Professor Steve Turner, president of the Royal College of paediatrics and Child Health, echoed these sentiments, saying: ‘As paediatricians we continue to call for greater ambition to tackle child poverty, which has untold harms on the health and wellbeing of children. This ambition must include scrapping the two-child limit, which continues to push many families into hardship.’
He added: ‘Knowing that investment in child health services lags behind adult services, a successful shift requires the health system to allocate this funding equitably between them. This is also true in the devolved nations where we hope today’s allocations will be used to support children’s health.’
Support the NHS clinician workforce
Dr Katharine Halliday, president of the Royal College of Radiologists, commented that the significant funding boost announced in the spending review would help to revitalise and futureproof the health service, but she highlighted concerns over support for the workforce.
‘We hope to see this reduce agonising waiting times for patients and relieve pressure on hardworking staff. The continued investment in scanners and other essential equipment is a positive step towards this goal. Its success depends on recruiting, training and retaining the diagnostic and cancer workforce, which faces a severe shortage of doctors,’ she said.
‘We welcome efforts to cut spending on temporary staffing, but this must be matched by more permanent roles for doctors who spend years training to work in our NHS – and that means scrapping illogical recruitment freezes for radiologists and oncologists.’
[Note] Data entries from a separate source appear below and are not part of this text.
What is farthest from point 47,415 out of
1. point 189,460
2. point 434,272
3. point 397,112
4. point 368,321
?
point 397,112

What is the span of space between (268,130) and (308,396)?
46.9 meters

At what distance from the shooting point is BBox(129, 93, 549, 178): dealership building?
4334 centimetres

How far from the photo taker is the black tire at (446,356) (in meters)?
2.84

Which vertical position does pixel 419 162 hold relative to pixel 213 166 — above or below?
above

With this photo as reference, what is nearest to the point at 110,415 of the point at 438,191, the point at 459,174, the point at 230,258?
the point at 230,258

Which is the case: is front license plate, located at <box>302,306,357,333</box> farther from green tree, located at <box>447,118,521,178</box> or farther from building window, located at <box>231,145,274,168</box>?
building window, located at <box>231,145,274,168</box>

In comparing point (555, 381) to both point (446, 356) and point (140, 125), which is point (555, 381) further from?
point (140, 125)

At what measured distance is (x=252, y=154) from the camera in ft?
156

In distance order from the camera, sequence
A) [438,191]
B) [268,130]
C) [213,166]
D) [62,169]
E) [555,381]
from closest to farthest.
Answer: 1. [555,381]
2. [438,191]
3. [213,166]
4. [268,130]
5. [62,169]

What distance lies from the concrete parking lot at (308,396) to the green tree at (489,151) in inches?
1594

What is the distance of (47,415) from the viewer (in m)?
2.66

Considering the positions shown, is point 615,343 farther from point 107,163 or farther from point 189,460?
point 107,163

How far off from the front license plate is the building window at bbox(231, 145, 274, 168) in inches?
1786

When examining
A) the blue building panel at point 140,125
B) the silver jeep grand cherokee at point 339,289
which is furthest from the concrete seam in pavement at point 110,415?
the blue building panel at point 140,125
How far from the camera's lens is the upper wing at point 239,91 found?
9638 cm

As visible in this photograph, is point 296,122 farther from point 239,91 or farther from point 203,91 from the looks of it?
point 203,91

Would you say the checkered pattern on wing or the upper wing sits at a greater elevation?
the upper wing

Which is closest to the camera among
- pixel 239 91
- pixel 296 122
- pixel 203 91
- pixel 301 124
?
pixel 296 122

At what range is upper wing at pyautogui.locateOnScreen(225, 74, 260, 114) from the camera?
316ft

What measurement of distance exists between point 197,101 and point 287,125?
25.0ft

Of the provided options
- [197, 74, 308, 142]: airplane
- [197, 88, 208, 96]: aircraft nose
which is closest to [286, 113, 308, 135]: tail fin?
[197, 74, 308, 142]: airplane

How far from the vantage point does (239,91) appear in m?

The Royal College of Surgeons of England (RCS England) has said the spending review failed to sufficiently address the urgent need for capital investment to modernise surgical theatres and hospital infrastructure.
Professor Vivien Lees, RCS England vice president, said: ‘Every delayed operation is a patient left waiting in pain, or with loss of function. While the Government’s spending review offers a welcome day-to-day funding boost for the NHS, it falls short of what is needed to meet ambitious waiting time targets, and get back to providing timely care to patients.
‘It is disappointing capital funding for the NHS will remain flat for the next three years. The forthcoming 10 Year Infrastructure Strategy must outline how the Government will improve investment in NHS infrastructure. Otherwise, surgeons will continue to work in outdated theatres and crumbling buildings that hamper their ability daily to get on with the job of treating patients. You can’t deliver 21st-century care in 20th-century facilities.’
In the meantime, attention inevitably now turns to the imminent 10 Year Health Plan and NHS Long Term Workforce Plan refresh in the autumn, which healthcare leaders say must set out robust plans to meet growing demand for NHS resources and prioritise workforce retention.